───── INPUT DATA ─────

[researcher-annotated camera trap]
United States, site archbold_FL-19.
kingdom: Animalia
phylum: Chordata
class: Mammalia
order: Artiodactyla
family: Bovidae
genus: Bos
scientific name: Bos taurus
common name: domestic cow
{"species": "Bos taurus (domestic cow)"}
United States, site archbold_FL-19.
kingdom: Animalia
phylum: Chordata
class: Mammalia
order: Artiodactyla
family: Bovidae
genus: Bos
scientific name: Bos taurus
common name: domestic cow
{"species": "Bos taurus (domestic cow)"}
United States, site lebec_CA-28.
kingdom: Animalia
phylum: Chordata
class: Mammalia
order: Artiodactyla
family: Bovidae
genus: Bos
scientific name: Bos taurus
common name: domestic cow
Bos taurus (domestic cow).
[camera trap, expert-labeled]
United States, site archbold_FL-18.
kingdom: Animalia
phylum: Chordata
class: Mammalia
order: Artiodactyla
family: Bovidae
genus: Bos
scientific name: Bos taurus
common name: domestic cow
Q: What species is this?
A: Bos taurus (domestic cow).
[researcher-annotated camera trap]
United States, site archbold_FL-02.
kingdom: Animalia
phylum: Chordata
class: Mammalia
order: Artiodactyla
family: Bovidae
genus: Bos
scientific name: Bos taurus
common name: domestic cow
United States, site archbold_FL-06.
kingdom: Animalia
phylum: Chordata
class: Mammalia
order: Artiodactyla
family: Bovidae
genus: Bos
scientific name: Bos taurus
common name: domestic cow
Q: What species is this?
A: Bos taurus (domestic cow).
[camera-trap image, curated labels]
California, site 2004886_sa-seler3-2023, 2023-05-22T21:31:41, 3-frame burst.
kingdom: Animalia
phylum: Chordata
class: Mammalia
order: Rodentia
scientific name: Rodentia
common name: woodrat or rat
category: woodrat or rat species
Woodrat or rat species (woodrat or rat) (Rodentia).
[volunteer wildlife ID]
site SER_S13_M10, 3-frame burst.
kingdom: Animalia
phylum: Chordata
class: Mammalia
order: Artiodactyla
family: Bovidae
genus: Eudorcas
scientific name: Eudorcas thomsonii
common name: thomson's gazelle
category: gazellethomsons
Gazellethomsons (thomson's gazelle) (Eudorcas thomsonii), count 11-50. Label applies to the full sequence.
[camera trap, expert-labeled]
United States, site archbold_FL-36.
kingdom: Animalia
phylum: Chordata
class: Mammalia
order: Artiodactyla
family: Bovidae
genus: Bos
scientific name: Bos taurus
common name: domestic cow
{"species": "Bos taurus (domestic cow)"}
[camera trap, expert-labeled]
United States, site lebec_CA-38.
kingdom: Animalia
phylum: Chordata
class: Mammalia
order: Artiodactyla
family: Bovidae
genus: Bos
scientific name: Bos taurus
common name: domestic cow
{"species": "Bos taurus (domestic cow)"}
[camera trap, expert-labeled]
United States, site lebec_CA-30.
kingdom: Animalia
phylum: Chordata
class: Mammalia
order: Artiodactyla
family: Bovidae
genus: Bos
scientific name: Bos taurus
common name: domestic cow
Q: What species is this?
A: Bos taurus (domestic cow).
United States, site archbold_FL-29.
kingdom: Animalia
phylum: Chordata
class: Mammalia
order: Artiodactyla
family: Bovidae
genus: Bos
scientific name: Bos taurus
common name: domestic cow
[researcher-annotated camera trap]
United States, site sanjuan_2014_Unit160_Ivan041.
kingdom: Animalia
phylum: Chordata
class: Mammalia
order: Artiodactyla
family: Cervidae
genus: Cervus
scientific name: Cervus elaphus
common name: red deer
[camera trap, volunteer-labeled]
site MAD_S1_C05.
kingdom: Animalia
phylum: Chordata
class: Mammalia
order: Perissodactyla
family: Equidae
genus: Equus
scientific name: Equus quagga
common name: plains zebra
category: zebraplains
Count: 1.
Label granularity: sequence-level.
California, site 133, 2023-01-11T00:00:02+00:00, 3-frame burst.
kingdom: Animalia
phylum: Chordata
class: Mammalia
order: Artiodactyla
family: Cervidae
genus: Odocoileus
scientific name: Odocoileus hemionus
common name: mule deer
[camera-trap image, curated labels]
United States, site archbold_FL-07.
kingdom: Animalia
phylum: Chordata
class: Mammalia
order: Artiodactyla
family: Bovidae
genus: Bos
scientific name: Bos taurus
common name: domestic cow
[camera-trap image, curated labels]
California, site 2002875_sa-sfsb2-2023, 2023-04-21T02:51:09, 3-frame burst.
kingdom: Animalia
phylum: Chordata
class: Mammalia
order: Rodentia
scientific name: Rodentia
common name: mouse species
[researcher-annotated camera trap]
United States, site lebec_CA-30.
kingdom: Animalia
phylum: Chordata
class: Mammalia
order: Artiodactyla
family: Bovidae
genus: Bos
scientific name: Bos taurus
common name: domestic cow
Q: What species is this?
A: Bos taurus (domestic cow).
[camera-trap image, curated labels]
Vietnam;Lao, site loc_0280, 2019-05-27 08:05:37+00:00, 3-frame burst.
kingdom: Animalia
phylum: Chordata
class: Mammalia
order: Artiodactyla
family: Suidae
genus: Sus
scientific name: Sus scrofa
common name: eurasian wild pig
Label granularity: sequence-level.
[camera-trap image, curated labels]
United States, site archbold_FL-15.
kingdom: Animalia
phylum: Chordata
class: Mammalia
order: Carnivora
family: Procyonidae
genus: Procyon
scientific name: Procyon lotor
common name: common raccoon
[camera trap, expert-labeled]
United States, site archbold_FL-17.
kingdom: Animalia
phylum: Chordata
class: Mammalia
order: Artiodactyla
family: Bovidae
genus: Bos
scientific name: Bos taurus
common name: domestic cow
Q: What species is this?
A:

─────

### DESCRIPTION OF THE TASK:
Please copy all of the data above exactly.

### REPLY TO THE EXERCISE:
[researcher-annotated camera trap]
United States, site archbold_FL-19.
kingdom: Animalia
phylum: Chordata
class: Mammalia
order: Artiodactyla
family: Bovidae
genus: Bos
scientific name: Bos taurus
common name: domestic cow
{"species": "Bos taurus (domestic cow)"}
United States, site archbold_FL-19.
kingdom: Animalia
phylum: Chordata
class: Mammalia
order: Artiodactyla
family: Bovidae
genus: Bos
scientific name: Bos taurus
common name: domestic cow
{"species": "Bos taurus (domestic cow)"}
United States, site lebec_CA-28.
kingdom: Animalia
phylum: Chordata
class: Mammalia
order: Artiodactyla
family: Bovidae
genus: Bos
scientific name: Bos taurus
common name: domestic cow
Bos taurus (domestic cow).
[camera trap, expert-labeled]
United States, site archbold_FL-18.
kingdom: Animalia
phylum: Chordata
class: Mammalia
order: Artiodactyla
family: Bovidae
genus: Bos
scientific name: Bos taurus
common name: domestic cow
Q: What species is this?
A: Bos taurus (domestic cow).
[researcher-annotated camera trap]
United States, site archbold_FL-02.
kingdom: Animalia
phylum: Chordata
class: Mammalia
order: Artiodactyla
family: Bovidae
genus: Bos
scientific name: Bos taurus
common name: domestic cow
United States, site archbold_FL-06.
kingdom: Animalia
phylum: Chordata
class: Mammalia
order: Artiodactyla
family: Bovidae
genus: Bos
scientific name: Bos taurus
common name: domestic cow
Q: What species is this?
A: Bos taurus (domestic cow).
[camera-trap image, curated labels]
California, site 2004886_sa-seler3-2023, 2023-05-22T21:31:41, 3-frame burst.
kingdom: Animalia
phylum: Chordata
class: Mammalia
order: Rodentia
scientific name: Rodentia
common name: woodrat or rat
category: woodrat or rat species
Woodrat or rat species (woodrat or rat) (Rodentia).
[volunteer wildlife ID]
site SER_S13_M10, 3-frame burst.
kingdom: Animalia
phylum: Chordata
class: Mammalia
order: Artiodactyla
family: Bovidae
genus: Eudorcas
scientific name: Eudorcas thomsonii
common name: thomson's gazelle
category: gazellethomsons
Gazellethomsons (thomson's gazelle) (Eudorcas thomsonii), count 11-50. Label applies to the full sequence.
[camera trap, expert-labeled]
United States, site archbold_FL-36.
kingdom: Animalia
phylum: Chordata
class: Mammalia
order: Artiodactyla
family: Bovidae
genus: Bos
scientific name: Bos taurus
common name: domestic cow
{"species": "Bos taurus (domestic cow)"}
[camera trap, expert-labeled]
United States, site lebec_CA-38.
kingdom: Animalia
phylum: Chordata
class: Mammalia
order: Artiodactyla
family: Bovidae
genus: Bos
scientific name: Bos taurus
common name: domestic cow
{"species": "Bos taurus (domestic cow)"}
[camera trap, expert-labeled]
United States, site lebec_CA-30.
kingdom: Animalia
phylum: Chordata
class: Mammalia
order: Artiodactyla
family: Bovidae
genus: Bos
scientific name: Bos taurus
common name: domestic cow
Q: What species is this?
A: Bos taurus (domestic cow).
United States, site archbold_FL-29.
kingdom: Animalia
phylum: Chordata
class: Mammalia
order: Artiodactyla
family: Bovidae
genus: Bos
scientific name: Bos taurus
common name: domestic cow
[researcher-annotated camera trap]
United States, site sanjuan_2014_Unit160_Ivan041.
kingdom: Animalia
phylum: Chordata
class: Mammalia
order: Artiodactyla
family: Cervidae
genus: Cervus
scientific name: Cervus elaphus
common name: red deer
[camera trap, volunteer-labeled]
site MAD_S1_C05.
kingdom: Animalia
phylum: Chordata
class: Mammalia
order: Perissodactyla
family: Equidae
genus: Equus
scientific name: Equus quagga
common name: plains zebra
category: zebraplains
Count: 1.
Label granularity: sequence-level.
California, site 133, 2023-01-11T00:00:02+00:00, 3-frame burst.
kingdom: Animalia
phylum: Chordata
class: Mammalia
order: Artiodactyla
family: Cervidae
genus: Odocoileus
scientific name: Odocoileus hemionus
common name: mule deer
[camera-trap image, curated labels]
United States, site archbold_FL-07.
kingdom: Animalia
phylum: Chordata
class: Mammalia
order: Artiodactyla
family: Bovidae
genus: Bos
scientific name: Bos taurus
common name: domestic cow
[camera-trap image, curated labels]
California, site 2002875_sa-sfsb2-2023, 2023-04-21T02:51:09, 3-frame burst.
kingdom: Animalia
phylum: Chordata
class: Mammalia
order: Rodentia
scientific name: Rodentia
common name: mouse species
[researcher-annotated camera trap]
United States, site lebec_CA-30.
kingdom: Animalia
phylum: Chordata
class: Mammalia
order: Artiodactyla
family: Bovidae
genus: Bos
scientific name: Bos taurus
common name: domestic cow
Q: What species is this?
A: Bos taurus (domestic cow).
[camera-trap image, curated labels]
Vietnam;Lao, site loc_0280, 2019-05-27 08:05:37+00:00, 3-frame burst.
kingdom: Animalia
phylum: Chordata
class: Mammalia
order: Artiodactyla
family: Suidae
genus: Sus
scientific name: Sus scrofa
common name: eurasian wild pig
Label granularity: sequence-level.
[camera-trap image, curated labels]
United States, site archbold_FL-15.
kingdom: Animalia
phylum: Chordata
class: Mammalia
order: Carnivora
family: Procyonidae
genus: Procyon
scientific name: Procyon lotor
common name: common raccoon
[camera trap, expert-labeled]
United States, site archbold_FL-17.
kingdom: Animalia
phylum: Chordata
class: Mammalia
order: Artiodactyla
family: Bovidae
genus: Bos
scientific name: Bos taurus
common name: domestic cow
Q: What species is this?
A:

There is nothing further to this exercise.